July 7, 2005
A.B. Med. Servs. PLLC v Liberty Mut. Ins. Co. (2005 NY Slip Op 25277)
Headnote
Reported in New York Official Reports at A.B. Med. Servs. PLLC v Liberty Mut. Ins. Co. (2005 NY Slip Op 25277)
A.B. Med. Servs. PLLC v Liberty Mut. Ins. Co. |
2005 NY Slip Op 25277 [9 Misc 3d 36] |
Accepted for Miscellaneous Reports Publication |
AT2 |
Published by New York State Law Reporting Bureau pursuant to Judiciary Law § 431. |
As corrected through Wednesday, October 19, 2005 |
[*1]
A.B. Medical Services PLLC et al., as Assignees of Norma J. Evans, Appellants-Respondents, v Liberty Mutual Insurance Company, Respondent-Appellant. |
Supreme Court, Appellate Term, Second Department, July 7, 2005
APPEARANCES OF COUNSEL
Amos Weinberg, Great Neck, for appellants-respondents. Troy & Troy, Lake Ronkonkoma (Patrick J. Morganelli of counsel), for respondent-appellant.
{**9 Misc 3d at 37} OPINION OF THE COURT
Memorandum.
Order insofar as appealed from unanimously modified by granting the defendant’s cross motion to dismiss the complaint as to plaintiff A.B. Medical Services PLLC; as so modified, affirmed without costs.
Appeal by plaintiffs DAV Chiropractic P.C., Daniel Kim’s Acupuncture P.C. and G.A. Physical Therapy P.C. unanimously dismissed.
In this action to recover assigned first-party no-fault benefits, the NF-3 claim forms attached by plaintiff A.B. Medical Services PLLC in support of its motion for summary judgment provided, under the item calling for information where the “treating provider is different than [the] billing provider,” that the licensed “treating provider” was Dr. Ronald Collins, M.D., and that the “business relationship” was that of “independent contractor.”

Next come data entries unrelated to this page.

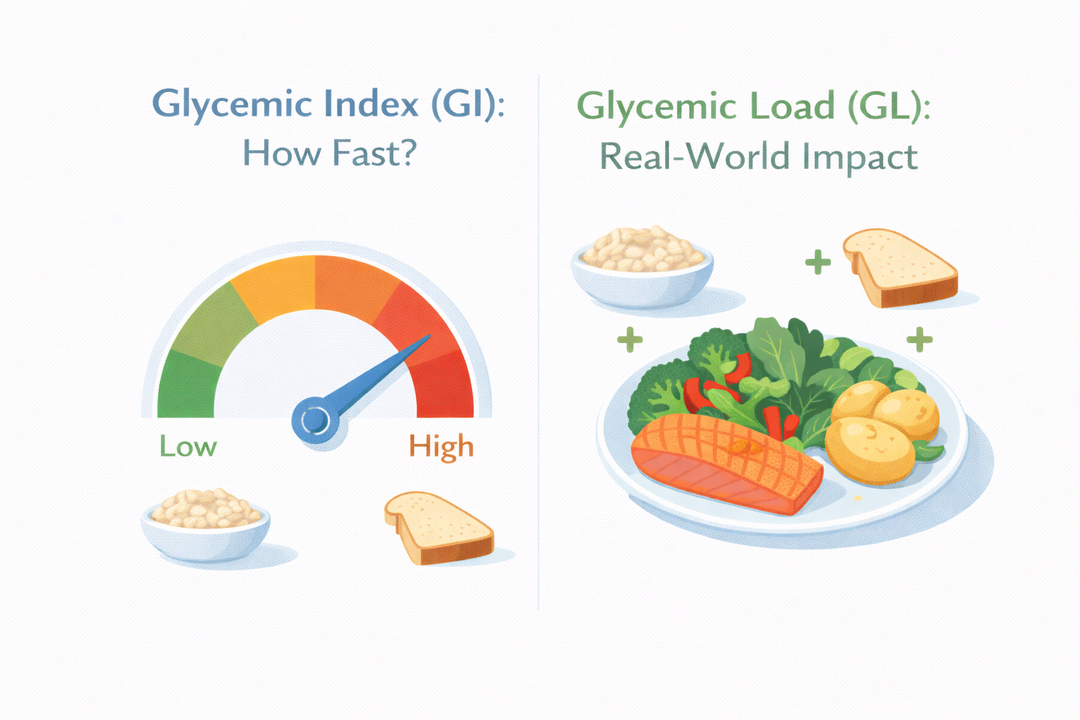 Glycemic Index (GI):
How Fast?

Low

High

Glycemic Load (GL):
Real-World Impact

+

+

+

The applicable insurance regulations governing “direct payments” of no-fault benefits by the insurer provide that “[a]n insurer shall pay benefits . . . directly to the applicant or . . . upon [*2]assignment by the applicant . . . [to] the providers of services” (11 NYCRR 65.15 [j] [1], now 11 NYCRR 65-3.11 [a]). Pursuant to 11 NYCRR 65.15 (j) (1), a provider’s entitlement to seek recovery of no-fault benefits directly from the insurer is contingent upon an assignment of such benefits, and the assignment must be made to the “providers of services.” The section further circumscribes the assignability of no-fault benefits to an assignment made “by the applicant” to the providers of services. There is no authorization under this section, or elsewhere in the insurance regulations, entitling the assignment of no-fault benefits by a provider.

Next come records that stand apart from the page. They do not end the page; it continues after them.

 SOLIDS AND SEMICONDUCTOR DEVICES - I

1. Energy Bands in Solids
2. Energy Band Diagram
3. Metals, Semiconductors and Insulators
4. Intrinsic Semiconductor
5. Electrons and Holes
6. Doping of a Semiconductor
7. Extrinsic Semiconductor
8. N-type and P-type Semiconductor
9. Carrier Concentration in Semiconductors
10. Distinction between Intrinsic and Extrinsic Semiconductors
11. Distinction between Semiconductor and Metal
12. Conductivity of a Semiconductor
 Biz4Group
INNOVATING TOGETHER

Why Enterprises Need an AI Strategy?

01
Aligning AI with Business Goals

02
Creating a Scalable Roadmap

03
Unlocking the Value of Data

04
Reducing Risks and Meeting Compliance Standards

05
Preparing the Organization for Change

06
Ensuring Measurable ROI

It is undisputed on the record that both A.B. Medical and Dr. Collins are licensed providers of health care services, and, as such, both may be independently entitled to recover no-fault benefits for medical services they rendered. A.B. Medical, as the billing provider seeking recovery of assigned no-fault benefits for medical services which were not performed by it or its employees, but by an independent contractor identified as the “treating provider” on NF-3 claim forms, is not a “provider” of the instant services within the meaning of section 65.15 (j) (1) (now 11 NYCRR 65-3.11 [a]), and is hence not entitled to recover “direct payment” of assigned no-fault benefits from the{**9 Misc 3d at 38} defendant insurer. Accordingly, the order of the court is hereby modified by providing that defendant’s cross motion for summary judgment dismissing the complaint as to plaintiff A.B. Medical is granted.

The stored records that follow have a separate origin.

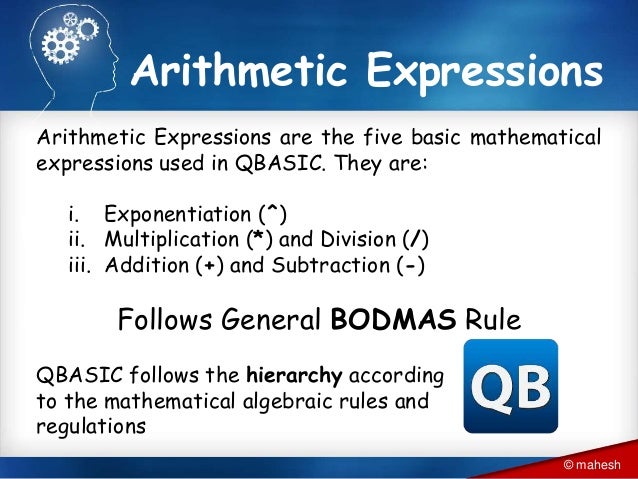 Arithmetic Expressions

Arithmetic Expressions are the five basic mathematical expressions used in QBASIC. They are:

i. Exponentiation (^)
ii. Multiplication (*) and Division (/)
iii. Addition (+) and Subtraction (-)

Follows General BODMAS Rule

QBASIC follows the hierarchy according to the mathematical algebraic rules and regulations

QB

© mahesh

Our decision is consistent with the Insurance Department’s interpretation of the insurance regulations (see Informal Ops dated Feb. 21, 2001, Feb. 5, 2002, Mar. 11, 2002, Oct. 21, 2003) which are entitled to great deference (see Matter of Medical Malpractice Ins. Assn. v Superintendent of Ins. of State of N.Y., 72 NY2d 753 [1988], cert denied 490 US 1080 [1989]).
Inasmuch as no issue is raised by the remaining appellants, the appeal with respect to them is dismissed (see Praeger v Praeger, 162 AD2d 671 [1990]).
Pesce, P.J., Rios and Belen, JJ., concur.